Machine Learning for Accelerating Materials Development for Electrochemical Systems: Fuel Cells and Electrochemical Separations

Abstract

Fuel cells are ubiquitous subplot devices in science fiction films and novels (e.g., Apollo 13, Star Trek, the Martian, etc.). Their common appearance in this genre probably stems from the fact that they are powered on hydrogen – the same fuel that powers the stars. In this talk, the impetus behind the re-emergence of high-temperature polymer electrolyte membrane (HT-PEM) fuel cells for vehicular applications will be presented. New polymer architectures based upon polycation-acid anion interactions have resulted in superior HT-PEMs in terms of ionic conductivity and stability over the classic phosphoric acid imbibed polybenzimidazole. Despite the advent of more functional membranes, gas reactant transport and reaction kinetic limitations in electrode layers still stymie the power density of HT-PEM fuel cells.

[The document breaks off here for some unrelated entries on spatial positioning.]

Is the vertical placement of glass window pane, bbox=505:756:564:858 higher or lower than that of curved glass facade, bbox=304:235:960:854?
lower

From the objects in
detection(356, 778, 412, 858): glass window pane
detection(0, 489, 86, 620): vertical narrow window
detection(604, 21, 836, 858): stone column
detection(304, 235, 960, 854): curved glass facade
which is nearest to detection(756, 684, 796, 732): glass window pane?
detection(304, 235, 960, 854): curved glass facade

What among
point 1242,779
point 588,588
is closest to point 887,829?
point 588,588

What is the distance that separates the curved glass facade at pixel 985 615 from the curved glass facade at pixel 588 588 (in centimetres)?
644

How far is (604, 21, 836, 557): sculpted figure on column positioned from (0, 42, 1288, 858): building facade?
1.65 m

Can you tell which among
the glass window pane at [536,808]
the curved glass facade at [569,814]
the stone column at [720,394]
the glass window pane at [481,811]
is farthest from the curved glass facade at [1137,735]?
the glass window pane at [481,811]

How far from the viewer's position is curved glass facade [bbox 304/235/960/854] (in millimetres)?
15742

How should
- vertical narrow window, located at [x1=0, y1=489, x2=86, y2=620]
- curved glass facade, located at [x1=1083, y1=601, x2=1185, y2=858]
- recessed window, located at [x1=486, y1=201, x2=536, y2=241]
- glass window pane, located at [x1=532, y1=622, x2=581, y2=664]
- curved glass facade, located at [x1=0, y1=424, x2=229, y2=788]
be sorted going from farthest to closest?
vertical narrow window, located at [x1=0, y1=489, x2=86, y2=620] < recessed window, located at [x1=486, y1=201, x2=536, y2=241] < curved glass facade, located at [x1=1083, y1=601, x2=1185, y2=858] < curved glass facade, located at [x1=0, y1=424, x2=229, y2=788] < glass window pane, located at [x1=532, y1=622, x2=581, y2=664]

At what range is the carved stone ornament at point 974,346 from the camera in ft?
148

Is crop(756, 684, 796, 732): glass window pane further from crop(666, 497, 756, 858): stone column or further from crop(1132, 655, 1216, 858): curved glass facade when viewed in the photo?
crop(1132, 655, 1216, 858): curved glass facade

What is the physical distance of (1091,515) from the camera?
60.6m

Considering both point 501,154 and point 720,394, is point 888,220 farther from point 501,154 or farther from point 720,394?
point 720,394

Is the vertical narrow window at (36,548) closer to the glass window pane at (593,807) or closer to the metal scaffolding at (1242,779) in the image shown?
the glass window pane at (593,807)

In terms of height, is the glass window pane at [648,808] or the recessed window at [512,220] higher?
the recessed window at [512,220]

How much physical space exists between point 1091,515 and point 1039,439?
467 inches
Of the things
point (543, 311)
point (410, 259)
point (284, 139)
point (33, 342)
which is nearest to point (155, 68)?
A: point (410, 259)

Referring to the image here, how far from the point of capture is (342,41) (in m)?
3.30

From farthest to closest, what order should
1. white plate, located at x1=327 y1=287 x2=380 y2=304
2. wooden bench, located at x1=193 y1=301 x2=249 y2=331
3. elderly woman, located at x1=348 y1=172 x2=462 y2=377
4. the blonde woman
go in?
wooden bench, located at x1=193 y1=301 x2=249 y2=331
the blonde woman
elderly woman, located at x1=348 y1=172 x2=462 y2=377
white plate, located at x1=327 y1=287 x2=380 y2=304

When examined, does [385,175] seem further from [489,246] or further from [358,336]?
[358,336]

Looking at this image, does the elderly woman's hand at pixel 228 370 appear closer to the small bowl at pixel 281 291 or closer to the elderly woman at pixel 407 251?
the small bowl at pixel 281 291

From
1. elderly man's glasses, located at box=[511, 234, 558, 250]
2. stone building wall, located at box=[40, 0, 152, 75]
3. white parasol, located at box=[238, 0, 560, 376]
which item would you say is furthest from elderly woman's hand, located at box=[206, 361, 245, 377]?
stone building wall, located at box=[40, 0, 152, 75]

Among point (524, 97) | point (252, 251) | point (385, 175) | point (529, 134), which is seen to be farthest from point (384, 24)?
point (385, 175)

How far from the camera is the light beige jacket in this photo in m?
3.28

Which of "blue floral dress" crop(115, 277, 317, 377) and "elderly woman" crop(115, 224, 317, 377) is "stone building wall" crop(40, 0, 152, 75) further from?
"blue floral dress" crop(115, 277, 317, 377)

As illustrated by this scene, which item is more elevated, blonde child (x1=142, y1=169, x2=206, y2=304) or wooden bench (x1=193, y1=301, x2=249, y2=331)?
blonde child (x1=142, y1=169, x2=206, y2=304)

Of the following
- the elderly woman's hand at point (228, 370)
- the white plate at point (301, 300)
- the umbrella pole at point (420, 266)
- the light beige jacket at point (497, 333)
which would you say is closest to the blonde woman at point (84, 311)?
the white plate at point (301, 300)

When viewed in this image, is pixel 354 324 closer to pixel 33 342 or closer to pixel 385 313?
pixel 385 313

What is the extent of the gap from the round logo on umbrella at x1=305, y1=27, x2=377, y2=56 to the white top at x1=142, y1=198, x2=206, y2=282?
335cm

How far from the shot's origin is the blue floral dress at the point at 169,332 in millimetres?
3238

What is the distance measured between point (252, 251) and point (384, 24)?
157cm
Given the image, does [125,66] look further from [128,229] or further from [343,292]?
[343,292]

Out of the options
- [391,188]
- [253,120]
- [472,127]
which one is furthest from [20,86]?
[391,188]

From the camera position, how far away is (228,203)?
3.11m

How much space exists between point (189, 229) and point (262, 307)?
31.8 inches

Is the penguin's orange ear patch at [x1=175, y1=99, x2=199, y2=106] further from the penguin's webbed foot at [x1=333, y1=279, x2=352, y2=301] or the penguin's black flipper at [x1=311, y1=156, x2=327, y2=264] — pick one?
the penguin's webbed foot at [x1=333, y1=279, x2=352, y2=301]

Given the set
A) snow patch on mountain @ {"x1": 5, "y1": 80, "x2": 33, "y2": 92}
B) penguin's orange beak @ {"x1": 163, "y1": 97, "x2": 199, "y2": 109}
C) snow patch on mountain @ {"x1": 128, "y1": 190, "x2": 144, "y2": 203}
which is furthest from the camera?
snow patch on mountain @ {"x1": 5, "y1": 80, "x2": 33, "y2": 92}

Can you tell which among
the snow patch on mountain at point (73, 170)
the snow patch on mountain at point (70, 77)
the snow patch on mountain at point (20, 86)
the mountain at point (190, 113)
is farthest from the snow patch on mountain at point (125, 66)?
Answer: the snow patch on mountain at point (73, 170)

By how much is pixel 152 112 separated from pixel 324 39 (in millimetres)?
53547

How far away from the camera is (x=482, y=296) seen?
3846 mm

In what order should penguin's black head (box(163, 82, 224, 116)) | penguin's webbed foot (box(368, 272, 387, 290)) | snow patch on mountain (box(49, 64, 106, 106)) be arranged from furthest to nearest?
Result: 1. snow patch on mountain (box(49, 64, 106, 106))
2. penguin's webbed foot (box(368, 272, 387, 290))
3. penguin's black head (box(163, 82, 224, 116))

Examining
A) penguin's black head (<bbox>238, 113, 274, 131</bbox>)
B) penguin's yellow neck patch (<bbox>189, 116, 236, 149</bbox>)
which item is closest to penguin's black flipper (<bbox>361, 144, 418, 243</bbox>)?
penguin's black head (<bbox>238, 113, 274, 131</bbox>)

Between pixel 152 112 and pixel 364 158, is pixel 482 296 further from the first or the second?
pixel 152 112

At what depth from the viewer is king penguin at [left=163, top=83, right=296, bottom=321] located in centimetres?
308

Our lab has engaged in machine learning and high-throughput experimental methods to overcome the said problems through new electrode ionomer binders. These materials are examined as thin films on interdigitated electrode arrays featuring nanoscale electrocatalysts afforded through the process of block copolymer templating. The machine learning bridges molecular scale attributes of the ionomers to bulk material properties and even HT-PEM fuel cell device performance. Overall, we envision a new paradigm for streamlining materials discovery and development for achieving high power HT-PEM fuel cells.